Monday, January 13, 2020

A Country Girl’s Introduction.....

Most writers are dreamers, I know I am. I can’t walk outside, or listen to a song, or ride down the road without my mind going crazy with ideas and fantasies. The inspiration for my books comes from so many places – a picture I see on the internet, a historical marker on the side of the highway, even the teaser for an unrelated television show. As a hybrid Cajun Cowgirl, with both Texas and Louisiana blood flowing through my veins, I have lived in places where the very ground seems to cry out with tales from days gone by. Over the coming months, I plan on sharing with you a myriad array of interesting things, bits of folklore, and a behind the scene look at my world.
To kick off our relationship, let me tell you about the area where I spent most of my childhood – the Piney Woods of East Texas. My hometown was tiny, less than two hundred people. The total number of graduates in my senior class was an astounding – 35! We farmed and ranched, raising Beefmaster cattle. Not for beef, I couldn’t handle that. Although, let me clarify something…my father used to raise beef cattle…until his little princess grew old enough to throw an absolute lay down crying hissy fit about the very idea of sending our cows off to some feed lot to be hamburger meat. After all, I named them. I ran around among them and played with the calves. I watched the mama cows take turn babysitting their young and I befriended the lead cow, Spot, who wore a bell and would bring the herd into the barn whenever my dad would call her up.
The highlight of my year was calving season. I can remember my dad telling me and my mom that he was going out to ‘dig up a calf’. This was his way of saying a calf was about to be born. Looking back, I shouldn’t be surprised that he’d use such an obscure reference to hide the facts of life from me. After all, my parents assured me that they’d found wee me in the cabbage patch.

* _TASKS TO CARRY OUT_:
1 > According to the blog post, why did the writer's father stop raising cattle for beef? Answer in one to three sentences.
2 > Do these statements agree with the blog post? Answer yes or no for each and quote the deciding words. (a) The writer's senior class had 35 graduates. (b) The writer's hometown had more than two hundred people. (c) The lead cow wore a bell.
Rely only on the blog post for your answers.

(Spatial question entries)
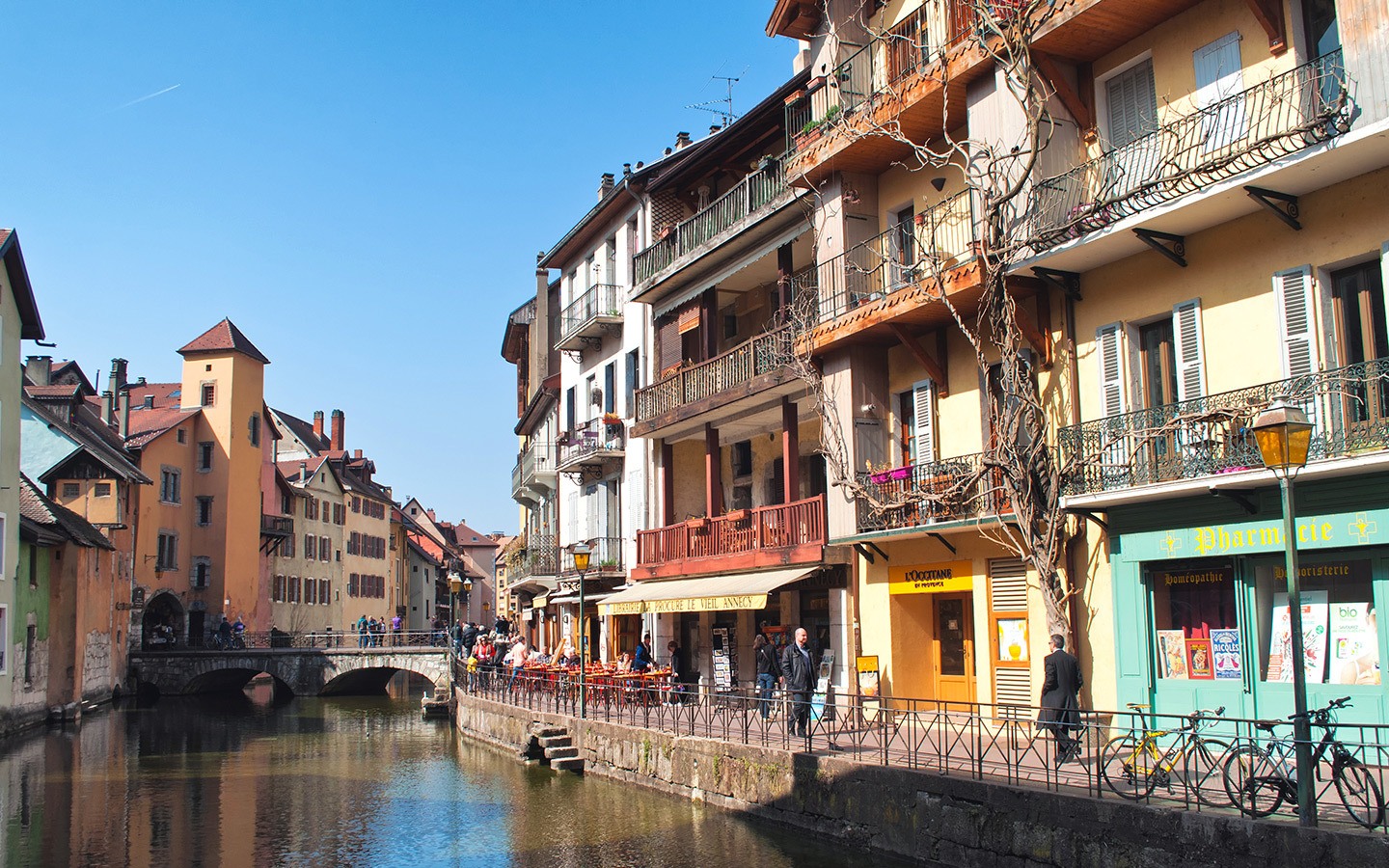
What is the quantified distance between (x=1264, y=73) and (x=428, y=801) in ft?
55.8

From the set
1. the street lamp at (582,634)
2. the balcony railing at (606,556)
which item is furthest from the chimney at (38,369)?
the street lamp at (582,634)

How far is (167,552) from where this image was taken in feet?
189

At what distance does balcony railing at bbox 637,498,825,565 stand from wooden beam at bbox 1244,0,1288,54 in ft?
37.6

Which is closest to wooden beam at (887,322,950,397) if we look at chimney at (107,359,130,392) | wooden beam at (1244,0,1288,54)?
wooden beam at (1244,0,1288,54)

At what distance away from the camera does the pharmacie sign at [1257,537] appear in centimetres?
1338

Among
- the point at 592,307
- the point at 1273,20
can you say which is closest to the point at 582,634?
the point at 592,307

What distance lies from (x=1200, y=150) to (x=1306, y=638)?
620 centimetres

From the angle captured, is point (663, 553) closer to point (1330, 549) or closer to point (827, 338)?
point (827, 338)

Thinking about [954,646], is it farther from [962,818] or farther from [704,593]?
[962,818]

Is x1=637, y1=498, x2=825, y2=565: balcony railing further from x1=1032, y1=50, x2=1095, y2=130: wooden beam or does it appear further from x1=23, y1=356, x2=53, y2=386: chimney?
x1=23, y1=356, x2=53, y2=386: chimney

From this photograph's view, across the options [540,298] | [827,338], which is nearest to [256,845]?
[827,338]

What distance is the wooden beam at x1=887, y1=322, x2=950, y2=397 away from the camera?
2033 cm

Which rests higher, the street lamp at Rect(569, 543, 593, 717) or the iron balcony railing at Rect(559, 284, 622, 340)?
the iron balcony railing at Rect(559, 284, 622, 340)

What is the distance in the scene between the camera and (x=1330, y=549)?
1392 cm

* _OUTPUTS FOR THE TASKS_:
1 > Once his daughter was old enough, she threw a crying fit at the idea of sending their cows to a feed lot to become hamburger meat. She had named the cows and played among them and their calves.

2 >
(a) Yes: "The total number of graduates in my senior class was an astounding – 35!"
(b) No: "My hometown was tiny, less than two hundred people."
(c) Yes: "the lead cow, Spot, who wore a bell"